The emotional challenges the students faced were not part of the week’s itinerary. But they also learned about the need to go on even when their stories affected them personally.
“I was very surprised to find how impacted I could be by another persons life that I had known about three days,” Kelly said.
Each time David Zentz, a photojournalism graduate student, went out into the rural areas of Carazo, he was not sure what he would find.
His story idea of photographing people in rural areas with serious health conditions and a lack of necessary medical care brought him face-to-face with dire situations. He went between two rural towns, each with populations of less than 1,000, in search of people willing to let him into their homes to photograph their most critically ill family members. He spoke with doctors in clinics that struggle to keep their medicine cabinets well-stocked. He went from one person to another and found the kind of problems he thought illustrated the medical struggles these towns face.
The first case he found was a woman on her deathbed.
She died a few hours after he photographed her.

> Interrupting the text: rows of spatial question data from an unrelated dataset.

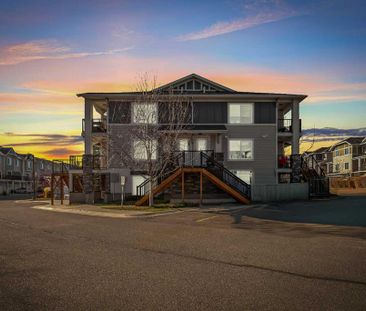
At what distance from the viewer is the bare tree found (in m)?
27.1

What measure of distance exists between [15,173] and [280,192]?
254 ft

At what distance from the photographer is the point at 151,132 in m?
27.7

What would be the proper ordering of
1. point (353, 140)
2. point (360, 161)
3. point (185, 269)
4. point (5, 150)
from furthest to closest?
point (353, 140) < point (5, 150) < point (360, 161) < point (185, 269)

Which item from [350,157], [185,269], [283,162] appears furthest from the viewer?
[350,157]

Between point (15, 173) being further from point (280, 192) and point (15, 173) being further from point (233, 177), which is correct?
point (280, 192)

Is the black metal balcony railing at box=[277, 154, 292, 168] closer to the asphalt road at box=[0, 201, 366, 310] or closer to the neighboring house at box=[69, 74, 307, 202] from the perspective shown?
the neighboring house at box=[69, 74, 307, 202]

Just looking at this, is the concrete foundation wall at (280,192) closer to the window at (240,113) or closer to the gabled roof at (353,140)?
the window at (240,113)

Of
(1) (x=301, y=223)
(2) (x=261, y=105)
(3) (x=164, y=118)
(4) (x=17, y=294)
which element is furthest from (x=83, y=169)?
(4) (x=17, y=294)

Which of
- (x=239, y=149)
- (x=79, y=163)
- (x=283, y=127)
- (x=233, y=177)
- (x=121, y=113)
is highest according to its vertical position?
(x=121, y=113)

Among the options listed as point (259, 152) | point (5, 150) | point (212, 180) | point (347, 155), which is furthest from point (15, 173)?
point (347, 155)

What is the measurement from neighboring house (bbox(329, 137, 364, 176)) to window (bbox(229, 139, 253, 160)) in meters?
61.3

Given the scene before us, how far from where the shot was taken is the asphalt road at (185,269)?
635 cm

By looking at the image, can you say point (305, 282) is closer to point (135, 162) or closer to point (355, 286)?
point (355, 286)

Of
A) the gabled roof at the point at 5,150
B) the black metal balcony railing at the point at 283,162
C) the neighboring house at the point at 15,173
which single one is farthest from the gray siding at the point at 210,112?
the gabled roof at the point at 5,150
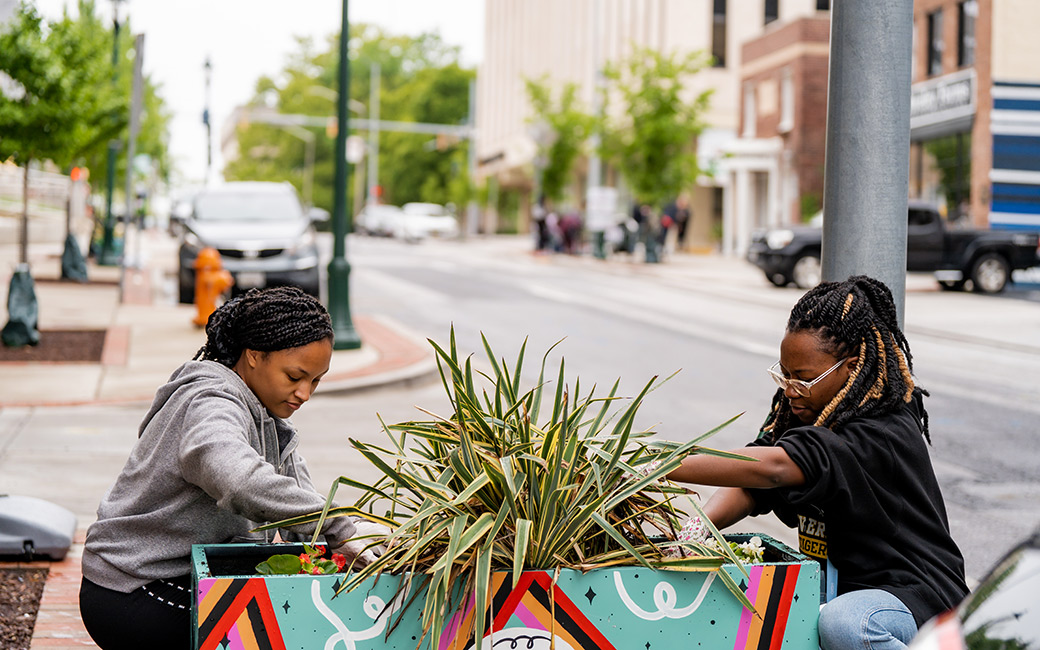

“I knew that when I was there this woman was on her last leg,” David said. “I was kind of shocked that it happened so soon. That made it more real. The gravity of the situation hits you as very concrete.”
Later he found two cases of epilepsy and a bedridden retarded boy, and he photographed the emergency care of a girl who had fallen and split open her head. These cases were all from the area David referred to by a newly learned Spanish phrase “el culo del Diablo,” or “the butt of the devil.”
His ability to find these cases displayed the combined strength of journalistic skill and the extremely devastating situations people in these towns face on a daily basis.
The challenges of David’s subjects became the challenges of his story and ultimately challenged him through the week to stay focused on what he wanted to find. Each step of the process had the chance to push each student beyond their limitations as journalists and as people.
No one except the students will ever really understand the strength it took to get their stories, but the best thing they can do is share a glimpse of the lives they saw with the world. In one week, these students found information on a tiny part of all this life. It took one week for a semester’s worth of work and a lifetime worth of perspective on themselves, on others and on Nicaragua.
The world will not see the hotel they slept in, sit in the crowded taxis they rode in or feel the cold water they showered in, but they will see the place, the color and the life that gave these students this week together. The world can catch sight of the places where these students challenged themselves. Somewhere between the research, the week-long experience and all of the post-trip work, the students managed to discover the kinds of stories they had set out to find all along.